» **Stored items from a collection**
##########

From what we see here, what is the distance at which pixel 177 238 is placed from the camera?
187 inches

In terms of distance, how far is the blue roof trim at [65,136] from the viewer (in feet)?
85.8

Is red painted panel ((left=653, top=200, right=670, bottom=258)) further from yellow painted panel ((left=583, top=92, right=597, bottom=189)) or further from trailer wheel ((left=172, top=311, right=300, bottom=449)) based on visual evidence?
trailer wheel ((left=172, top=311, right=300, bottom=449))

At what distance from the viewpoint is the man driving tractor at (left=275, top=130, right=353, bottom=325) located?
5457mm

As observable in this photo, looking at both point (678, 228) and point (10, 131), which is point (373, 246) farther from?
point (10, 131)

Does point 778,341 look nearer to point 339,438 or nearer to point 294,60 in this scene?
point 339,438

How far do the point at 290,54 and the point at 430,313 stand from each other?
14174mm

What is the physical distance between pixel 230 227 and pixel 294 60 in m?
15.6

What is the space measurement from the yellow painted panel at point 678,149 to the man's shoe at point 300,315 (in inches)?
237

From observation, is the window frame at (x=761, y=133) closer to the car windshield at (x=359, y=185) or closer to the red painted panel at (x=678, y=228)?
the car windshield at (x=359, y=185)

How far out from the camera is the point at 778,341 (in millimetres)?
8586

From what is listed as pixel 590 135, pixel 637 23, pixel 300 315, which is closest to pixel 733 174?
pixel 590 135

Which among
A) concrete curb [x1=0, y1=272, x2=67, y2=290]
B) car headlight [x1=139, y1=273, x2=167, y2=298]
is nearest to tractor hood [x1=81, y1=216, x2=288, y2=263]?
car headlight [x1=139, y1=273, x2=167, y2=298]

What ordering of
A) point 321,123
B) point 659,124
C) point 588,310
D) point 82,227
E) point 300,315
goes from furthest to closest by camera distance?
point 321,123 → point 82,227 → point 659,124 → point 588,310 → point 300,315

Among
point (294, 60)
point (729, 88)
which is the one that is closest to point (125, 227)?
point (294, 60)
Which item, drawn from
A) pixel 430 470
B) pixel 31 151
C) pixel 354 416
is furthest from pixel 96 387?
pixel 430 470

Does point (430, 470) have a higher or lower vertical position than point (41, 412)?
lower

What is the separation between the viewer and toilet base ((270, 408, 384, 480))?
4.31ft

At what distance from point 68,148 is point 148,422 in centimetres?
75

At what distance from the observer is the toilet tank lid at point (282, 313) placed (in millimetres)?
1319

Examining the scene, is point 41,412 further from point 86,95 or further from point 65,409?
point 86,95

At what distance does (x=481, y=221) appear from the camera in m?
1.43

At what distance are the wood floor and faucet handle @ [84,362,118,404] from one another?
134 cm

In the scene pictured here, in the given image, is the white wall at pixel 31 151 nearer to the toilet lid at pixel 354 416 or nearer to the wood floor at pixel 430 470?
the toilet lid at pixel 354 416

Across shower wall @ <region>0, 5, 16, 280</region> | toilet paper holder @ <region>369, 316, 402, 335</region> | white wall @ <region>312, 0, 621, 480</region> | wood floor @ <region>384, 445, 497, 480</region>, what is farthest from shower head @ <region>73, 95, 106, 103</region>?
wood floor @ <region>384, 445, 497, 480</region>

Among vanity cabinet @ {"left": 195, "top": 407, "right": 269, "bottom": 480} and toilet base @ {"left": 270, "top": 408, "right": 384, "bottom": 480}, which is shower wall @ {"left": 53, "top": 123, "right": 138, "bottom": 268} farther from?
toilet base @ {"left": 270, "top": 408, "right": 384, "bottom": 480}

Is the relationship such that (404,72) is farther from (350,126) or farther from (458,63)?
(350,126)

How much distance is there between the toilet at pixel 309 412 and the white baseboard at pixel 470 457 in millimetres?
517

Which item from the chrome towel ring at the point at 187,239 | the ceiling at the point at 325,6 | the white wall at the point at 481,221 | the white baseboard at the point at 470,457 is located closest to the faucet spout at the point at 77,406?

##########

» **The exercise**
Reproduce the data above verbatim, from the line containing "Which among" down to the line containing "point 321,123 →", including both of those lines.

» **Solution for this problem**
Which among
A) concrete curb [x1=0, y1=272, x2=67, y2=290]
B) car headlight [x1=139, y1=273, x2=167, y2=298]
is nearest to tractor hood [x1=81, y1=216, x2=288, y2=263]?
car headlight [x1=139, y1=273, x2=167, y2=298]

What ordering of
A) point 321,123
B) point 659,124
C) point 588,310
D) point 82,227
E) point 300,315
goes from furthest to closest by camera distance?
point 321,123 → point 82,227 → point 659,124 → point 588,310 → point 300,315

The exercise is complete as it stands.